Commentary: Exam school admissions reform is long overdue

Lew Finfer

The Boston School Committee voted last week to change the Exam School Admissions Policy for the next year. A test will not be administered due to concerns about the spread of the coronavirus; instead, 20 percent of the students will be admitted based on grades and the other 80 percent of seats will be allocated to zip codes across the city related to numbers of school-age children.

This policy will likely change the racial and income makeup of the exam schools, which include Boston Latin School, Boston Latin Academy, and the John D. O’Bryant. That’s a good — and fair— development.

Right now, the neighborhoods of Codman Square, Hyde Park, East Boston, and Grove Hall are home to six times as many middle-school-age youth as West Roxbury. Yet students from West Roxbury take up almost as many seats at BLS as the other neighborhoods combined. My daughter attended Boston Latin School and used to say it was a “Westy school.”

Sixty-nine percent of exam school applicants from Holy Name Catholic School in West Roxbury, the parochial school with the largest number of students enrolled in Boston Latin, had A+ averages in 2017. Is that possible?

I’ve been working on this issue for 15 years. I remember a Boston Latin School teacher saying back in 2005 that all the applicants from Holy Name had A grades. She taught them and thought about half or so were really A students. Grade inflation could have been at work.

In the past, when comparing Boston Public School students who got numerical grades to private and parochial school students who got alphabetical grades, the method ended up favoring private and parochial school students.

Of the three exam schools, Boston Latin School is by far the least diverse. It is overwhelmingly white and Asian in a system that’s overwhelmingly Black and Latino. The other two exam schools, Boston Latin Academy and John D. O’Bryant, are far more diverse.

For many years, one-third of the students at the exam schools had to be Black and Hispanic as part of the federal desegregation court order.  Then in the 1990s, a white parent challenged this for his daughter and won a lower court decision. Civil rights legal organizations held off from appealing the decision, because they felt it may have led to a court ruling against other affirmative action policies.  Boston’s exam schools went to grades and test scores and the number of Black and Latino students fell dramatically in subsequent years.

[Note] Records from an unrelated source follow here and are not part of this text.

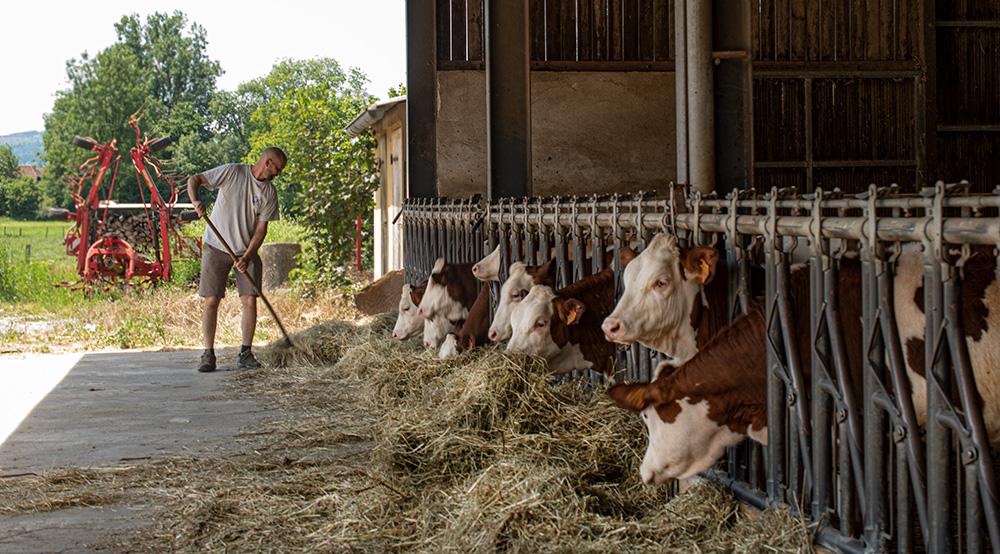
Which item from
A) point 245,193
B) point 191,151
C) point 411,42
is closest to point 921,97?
point 411,42

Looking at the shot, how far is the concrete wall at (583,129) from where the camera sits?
1081cm

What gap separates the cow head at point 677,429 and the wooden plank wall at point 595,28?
8553 millimetres

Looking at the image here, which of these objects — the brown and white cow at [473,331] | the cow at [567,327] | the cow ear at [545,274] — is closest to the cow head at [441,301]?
the brown and white cow at [473,331]

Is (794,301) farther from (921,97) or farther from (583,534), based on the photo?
(921,97)

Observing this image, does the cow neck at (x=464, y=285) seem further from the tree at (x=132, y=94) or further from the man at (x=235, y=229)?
the tree at (x=132, y=94)

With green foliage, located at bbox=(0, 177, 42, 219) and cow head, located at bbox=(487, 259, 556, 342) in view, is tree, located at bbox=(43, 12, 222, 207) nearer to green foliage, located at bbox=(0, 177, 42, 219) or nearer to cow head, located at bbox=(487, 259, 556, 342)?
green foliage, located at bbox=(0, 177, 42, 219)

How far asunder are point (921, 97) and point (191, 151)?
57.4 metres

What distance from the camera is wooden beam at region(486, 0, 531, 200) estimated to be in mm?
7406

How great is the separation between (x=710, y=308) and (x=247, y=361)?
5003 millimetres

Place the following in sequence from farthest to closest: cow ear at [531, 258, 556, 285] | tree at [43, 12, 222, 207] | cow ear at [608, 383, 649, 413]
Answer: tree at [43, 12, 222, 207] → cow ear at [531, 258, 556, 285] → cow ear at [608, 383, 649, 413]

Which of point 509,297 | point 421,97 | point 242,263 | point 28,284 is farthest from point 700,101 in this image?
point 28,284

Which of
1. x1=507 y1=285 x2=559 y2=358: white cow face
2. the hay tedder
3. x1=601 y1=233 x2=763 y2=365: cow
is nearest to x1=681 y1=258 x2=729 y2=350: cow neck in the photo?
x1=601 y1=233 x2=763 y2=365: cow

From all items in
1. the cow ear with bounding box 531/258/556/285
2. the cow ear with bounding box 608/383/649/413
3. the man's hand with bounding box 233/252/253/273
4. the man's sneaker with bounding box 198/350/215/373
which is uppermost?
the man's hand with bounding box 233/252/253/273

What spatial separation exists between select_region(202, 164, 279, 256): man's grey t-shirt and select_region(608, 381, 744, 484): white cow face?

Exam schools can be a ticket of opportunity for those fortunate enough to attend. I’ve met and worked with that generation of Black and Latino students who attended the exam schools before the diversity declined. They became clergy, community activists, business leaders.  Would that have happened anyway?  For some, yes. But for many others, it may not have without the opportunity.

More white parents can afford to pay for test preparation courses for their children than can Black and Latino parents. This was true for me. I do work for a non-profit and don’t make a big salary, but I had this option when most Black and Latino families did not. My other child struggled with school, though he ended up getting a GED, and we are proud of his work now as an EMT.

I’ve organized meetings on this issue going back to with Mayor Menino and spoken to the last five Boston School superintendents about changing the admissions policy and correcting the comparative grades disparity standard. But they did not act on the issue.

This time around, the efforts of the Lawyers Committee for Civil Rights and the Boston NAACP led to this change and they should be congratulated. Superintendent Cassellius supported it.  Mayor Walsh had resisted the changes and had shut down a committee considering them three years ago. But, fortunately, he now supports the reforms and we thank him for that. Our organization was proud to sign on to the letter from community groups in support of the changes that was read on the night of the vote last week.

Many have rightly pointed out that we spend too much time on the exam schools when almost all Boston Public School students are not studying in them. It is true: All of our schools need improvement and deserve our focus.

The exam school change is only in place for one year. The test may be reinstated.  But if the allocation of seats across zip codes is not kept, we will return to the old system and Boston Latin School being disproportionately white. And that would not be progress.

Lew Finfer is a Dorchester resident and co-director of the Dorchester based Massachusetts Communities Action Network.